Быть может, вернусь обратно? Могущественная, богатая…
— Только возьмем с собой самых преданных слуг, — с беспокойством заговорил Паппакода. — Марина не доверяла Мышковской, хотя…
— Ей и Анна была не по душе, — оборвала Бона. — Очень уж Марина завистлива. Ну ладно, бог с ней. Отбери самых преданных слуг.
— Государыня, боюсь, мы не провезем столько сундуков. За Веной, в горах, дороги узкие. Возы, запряженные шестеркой, там не пройдут.
— Должны пройти! Вышлешь вперед наших людей, пусть расширят и пробьют дорогу. Обоз поведет остроленкский староста Вильга. Я поеду последней.
— Когда?
— Скоро. В первых числах февраля.
У выхода из подземелья в дверях их подстерегала Марина.
— Не хочет? Не подпишет? — пропустив Бону, шепотом спросила она Паппакоду.
— Уступит и подпишет, а потом посмеется над ними. Но там, в Бари, у нас времени хватит… Будущее дракона в моих руках.
— Кто вам может помешать… — шепнула Марина, озираясь по сторонам.
— В Бари не будет никого из ее придворных и слуг, кроме наших. Теперь я ее не боюсь.
— Значит, упаковывать все?
— Оставим им голые стены да еще колыбель.
Марина удивленно посмотрела на него.
— Колыбель? — спросила она. — Зачем? Хотела бы я знать, зачем?

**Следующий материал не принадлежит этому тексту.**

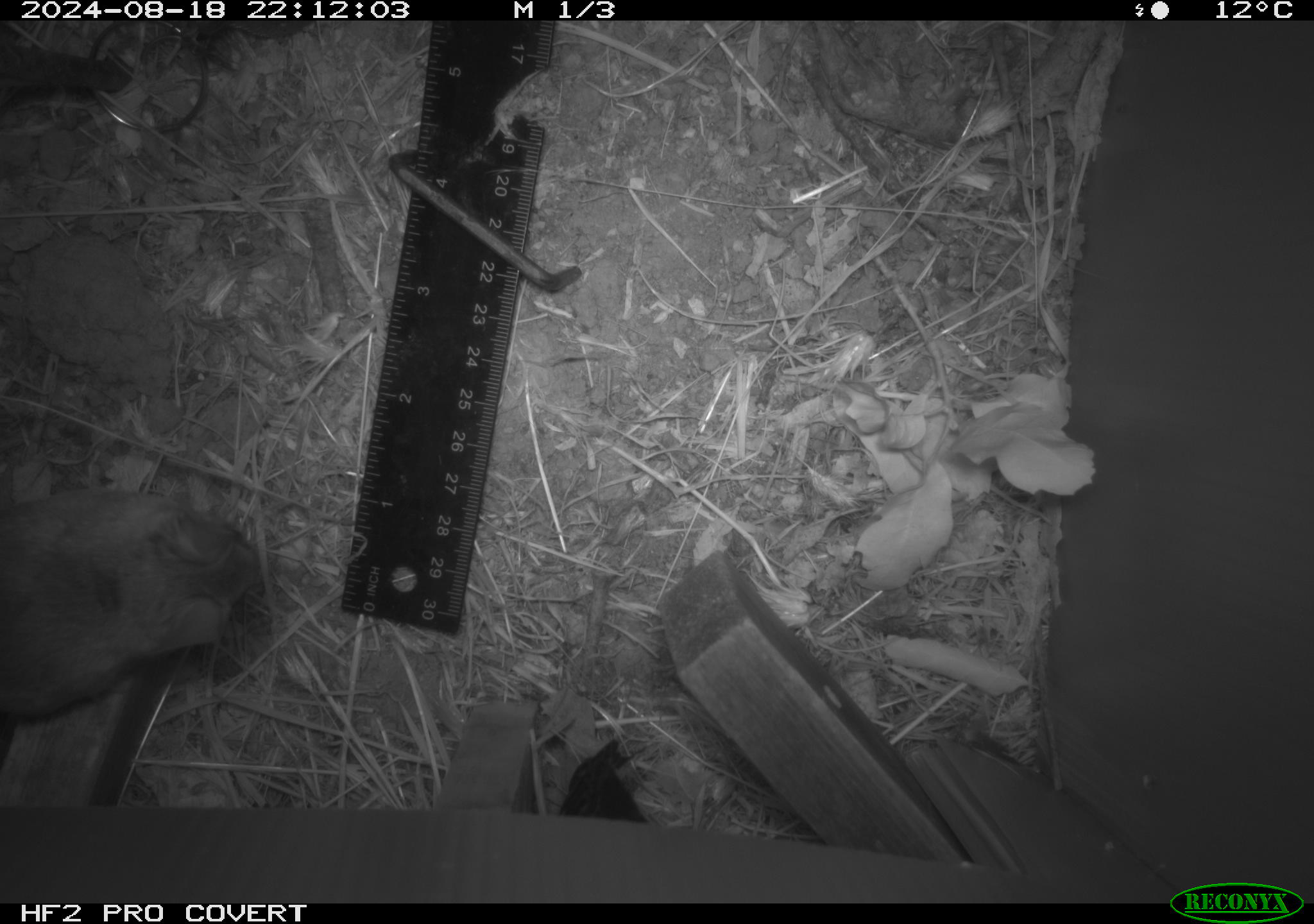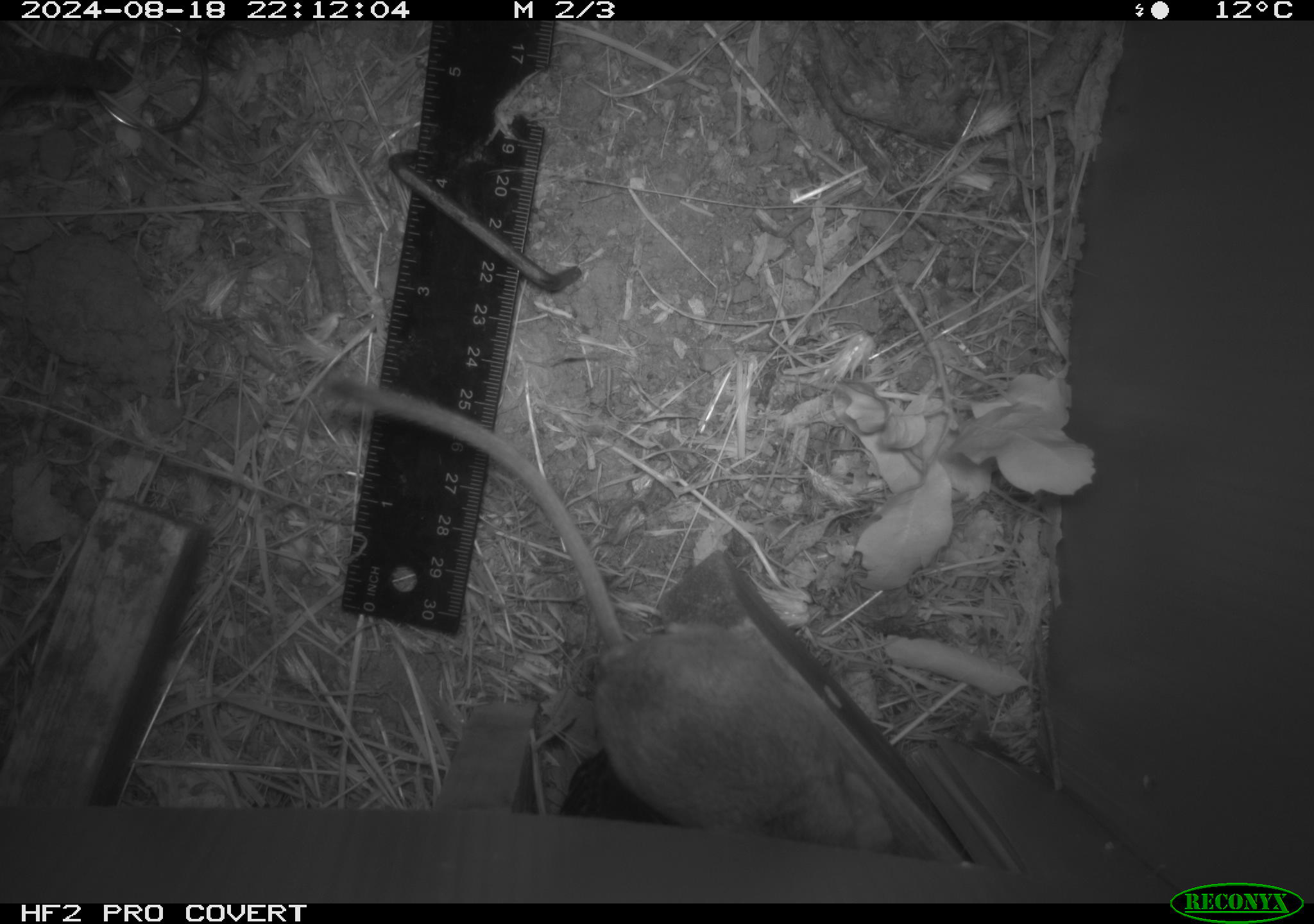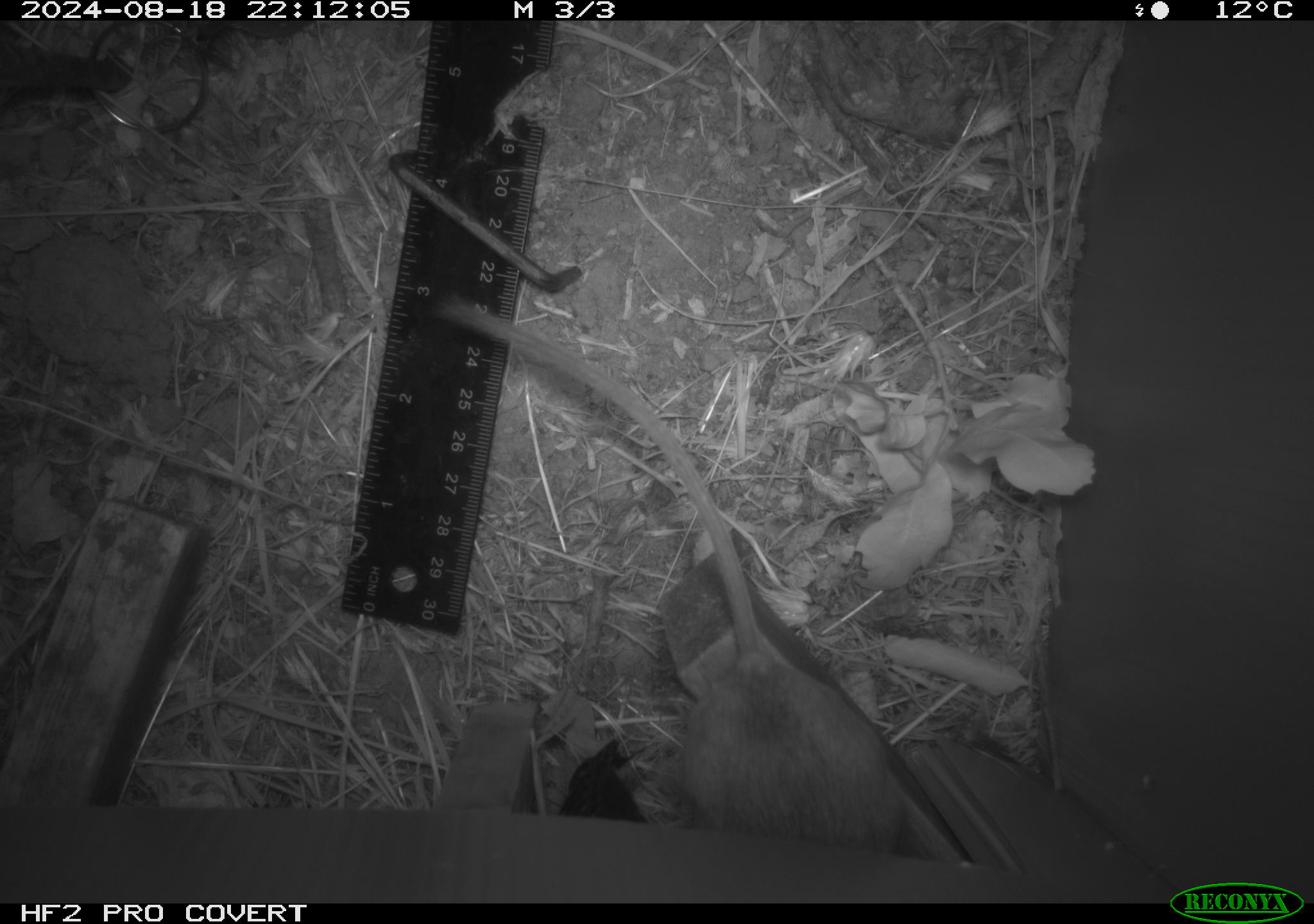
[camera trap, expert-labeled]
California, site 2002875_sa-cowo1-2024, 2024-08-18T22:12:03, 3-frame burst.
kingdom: Animalia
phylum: Chordata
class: Mammalia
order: Rodentia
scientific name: Rodentia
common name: rodent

Епископ Зебжидовский за обедом наслаждался итальянским вином, обладавшим изысканным букетом. Он был доволен столь легко достигнутой победой, то и дело поглаживал рукой атласную папку, где лежали подписанные бумаги. И, невольно восхищаясь этой гневной, грозной женщиной, сказал:
— Я осмелился напомнить, что еще ни одна польская королева не покидала страну, где покоится прах ее супруга. Сейчас мне хочется несколько уточнить мое высказывание: ни одна из заурядных польских королев, но не вы, светлейшая госпожа, которую надлежит именовать государыней властной и мудрой.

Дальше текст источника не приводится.